Sacudi a cabeça lentamente, recusando a proposta.

— Luz, eu não vou mais ser advogada. — Minha voz foi firme. — Não vou mais me envolver com nada relacionado a essa profissão.

— O quê?! — Luz arregalou os olhos, visivelmente surpresa. — Você está jogando tudo fora? Você trabalhou tanto para chegar até onde está! Agora que as coisas estão começando a dar certo, você vai abandonar tudo? No país, você só precisa de uma oportunidade. Se você der o sinal, fama, sucesso, status... Tudo vai ser seu! Como pode desistir?
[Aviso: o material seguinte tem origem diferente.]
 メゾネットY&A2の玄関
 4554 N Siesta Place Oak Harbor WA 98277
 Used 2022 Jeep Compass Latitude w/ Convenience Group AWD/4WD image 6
Senti um amargo sorriso se formar nos meus lábios.

— Quando pessoas que estão acima da lei têm um poder absoluto, elas recebem uma tolerância que jamais teriam antes, e seus atos são capazes de intimidar até mesmo os que deveriam fazer cumprir a lei. Irônico, não é? Luz, quando eu ridicularizava essas pessoas, percebi que me tornei uma delas. Eu usei minha posição para dar um tapa na Gisele, e no fundo, qual é a diferença entre eu e o Bruno? Não consigo mais seguir esse caminho. Ter um escritório de advocacia era nosso sonho. Agora, eu te peço: siga o meu sonho. Faça o que você sabe fazer, e leve isso adiante por mim.